Uma aquarela para o outono

Tenho trinta anos e uma constatação: irei morrer! Não que eu esteja doente, encrencado ou algo assim, nada disso. Apenas me caiu a ficha de uma realidade tão certa quanto indesejada, numa boa expectativa, lá se foi bem um terço de meus anos, aproveitados, ou não, ao bel prazer de minhas (des)venturas.

O desconfortante de minha digamos, constatação é a certeza de algo que de tão certo até parece incerto. Explico: sabemos que algum dia, morreremos, verificamos isso ainda na pueril infância quanto nos dizem que o papai do céu levou aquele titio tão próximo que sempre trazia balas, contava as melhores piadas e nos levava ao parque para brincarmos no playground para depois tomarmos um delicioso sorvete napolitano, ou avô carinhoso que fazia todas as nossas vontades, contava boas histórias, e era cumplice de nossas traquinagens infantis, entre outros entes que tanto amamos e que de repente, já não estão mais entre nós, e nem sequer mandam uma única lembrança que seja. A gente fica imaginado como será que eles vivem lá no céu, sempre tive um pouco de receio de saber como será o céu, e vai que ele não exista?

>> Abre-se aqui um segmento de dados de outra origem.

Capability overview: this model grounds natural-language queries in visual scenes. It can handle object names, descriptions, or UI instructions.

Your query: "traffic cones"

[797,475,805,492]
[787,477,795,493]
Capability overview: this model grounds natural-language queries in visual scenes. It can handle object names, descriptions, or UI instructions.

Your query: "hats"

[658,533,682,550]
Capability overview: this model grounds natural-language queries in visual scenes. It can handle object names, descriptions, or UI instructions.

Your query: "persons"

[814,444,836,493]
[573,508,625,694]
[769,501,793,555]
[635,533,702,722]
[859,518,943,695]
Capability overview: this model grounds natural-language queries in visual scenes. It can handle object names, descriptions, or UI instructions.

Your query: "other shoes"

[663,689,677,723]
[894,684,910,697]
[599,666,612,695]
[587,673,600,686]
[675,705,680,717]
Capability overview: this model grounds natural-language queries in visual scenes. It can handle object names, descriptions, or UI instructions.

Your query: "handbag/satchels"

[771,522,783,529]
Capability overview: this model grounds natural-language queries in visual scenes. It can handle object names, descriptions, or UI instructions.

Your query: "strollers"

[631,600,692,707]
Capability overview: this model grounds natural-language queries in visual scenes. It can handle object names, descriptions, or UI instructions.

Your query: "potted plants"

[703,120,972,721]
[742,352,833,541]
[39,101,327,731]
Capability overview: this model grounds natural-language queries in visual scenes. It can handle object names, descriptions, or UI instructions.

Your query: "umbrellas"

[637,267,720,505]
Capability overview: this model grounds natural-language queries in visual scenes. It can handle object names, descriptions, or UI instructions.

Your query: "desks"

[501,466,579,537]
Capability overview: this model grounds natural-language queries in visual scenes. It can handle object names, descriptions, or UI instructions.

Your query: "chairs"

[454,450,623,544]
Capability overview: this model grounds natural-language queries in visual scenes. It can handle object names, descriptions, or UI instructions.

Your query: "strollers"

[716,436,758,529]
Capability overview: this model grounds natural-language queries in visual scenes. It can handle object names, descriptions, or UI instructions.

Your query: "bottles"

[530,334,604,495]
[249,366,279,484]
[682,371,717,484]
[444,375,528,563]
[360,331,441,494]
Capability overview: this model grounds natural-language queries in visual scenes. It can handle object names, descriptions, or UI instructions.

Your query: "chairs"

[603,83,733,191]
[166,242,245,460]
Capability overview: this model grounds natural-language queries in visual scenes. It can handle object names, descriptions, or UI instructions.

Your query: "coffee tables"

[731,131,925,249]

Já eu e você que existimos em carne, osso e com prazo de validade, mesmo que desconhecido, somos consumidos pelo tempo que determina mais hora menos hora o limite de nossa duração. Se bem que uma data de vencimento não é lá tão ruim assim, imagine como seria o mundo se todos fossem eternos..., pois é, fica até difícil de imaginá-lo com tanta gente assim.

Tudo bem, alguém diria, é a lei da vida, tudo que nasce, morre e é assim desde que o mundo é mundo, mas o fato de não saber aonde ir após o fatídico resfriar do corpo é que certamente, com o perdão da analogia, o que me dá o maior gelo. Talvez seja isso, impossibilitados pela certeza de nossas limitações nos inquietamos diante das perguntas sem respostas, se é que elas precisam de alguma resposta? Outra dúvida.

Semelhante constatação nos dá uma dimensão da nossa fragilidade e impossibilidade ante o fim que nos aguarda, terei eu chance de um último pedido antes do derradeiro apagar das luzes? Este é um texto permeado pela dúvida.

Enfim, tenho trinta anos cumpridos, se cumprirei outros trinta não sei, talvez seja o momento de pensar mais na qualidade ao invés da quantidade de tempo que ainda resta, novamente, se é que me resta? Destino é uma coisa inexorável. Descobrir algumas respostas faz parte do aprendizado, porém, reconhecer a inegável eminência da dúvida, me parece, é sinal de grande sabedoria, já que sem ela não apelaríamos para a imaginação, aquarela da vida, na qual pintamos dos mais variados tons todo o seu percurso inclusive o que vem a ser o derradeiro, o desfecho, o fim, no mais e até lá é seguir pintando, mesmo que seja o sete.